Co-founder and Director

Founding Fuel

Charles Assisi is an award-winning journalist with two decades of experience to back him. He is co-founder and director at Founding Fuel, and co-author of the book The Aadhaar Effect. He is a columnist for Hindustan Times, one of India's most influential English newspaper. He is vocal in his views on journalism and what shape it ought to take in India. He speaks on the theme at various forums and is often invited by various organizations to teach their teams how to write.

In his last assignment, he wore two hats: That of Managing Editor at Forbes India and Editor at ForbesLife India. As part of the leadership team, his mandate was to create a distinctive business title in a market many thought was saturated. When Forbes India was finally launched after much brainstorming and thinking through, it broke through the ranks and got to be recognized as the most influential business magazine in the country. He did much the same thing with ForbesLife India where he broke from convention and launched the title to critical acclaim.
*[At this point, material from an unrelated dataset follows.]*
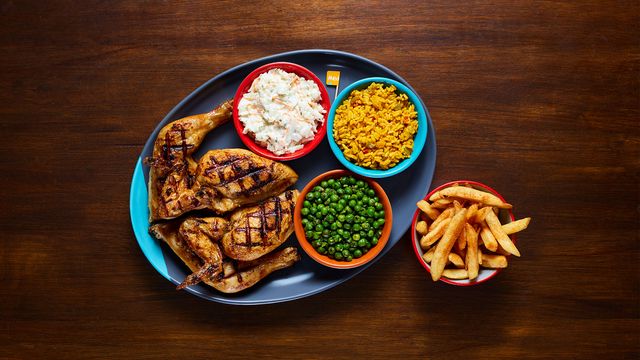 A Full Platter with optional sides Coleslaw, Spicy Rice, Macho Peas and PERi-Salted Chips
Before that, he was National Technology Editor and National Business Editor at the Times of India, during the great newspaper wars of 2005. He was part of the team that ensured Times of India maintained top dog status in Mumbai on the face of assaults by DNA and Hindustan Times.
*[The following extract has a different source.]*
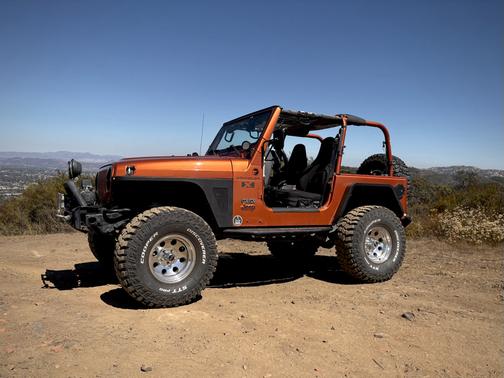 Orange 2002 Jeep Wrangler X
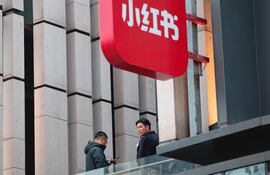 Los empleados están de pie en el balcón del edificio de la sede de la empresa Xiaohongshu (Pequeño Libro Rojo), también conocida como 'RedNote', en Shanghái, China.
His first big gig came in his late twenties when German media house Vogel Burda marked its India debut with CHIP a wildly popular technology magazine. He was appointed Editor and given a free run to create what he wanted. During this stint, he worked and interacted with all of Vogel Burda's various newsrooms across Europe and Asia.

Charles holds a Masters in Economics from Mumbai Universtity and an MBA in Finance. Along the way he earned the Madhu Valluri Award for Excellence in Journalism and the Polestar Award for Excellence in Business Journalism.

In his spare time, he reads voraciously across the board, but is biased towards psychology and the social sciences. He dabbles in various things that catch his fancy at various points. But as fancies go, many evaporate as often as they fall on him.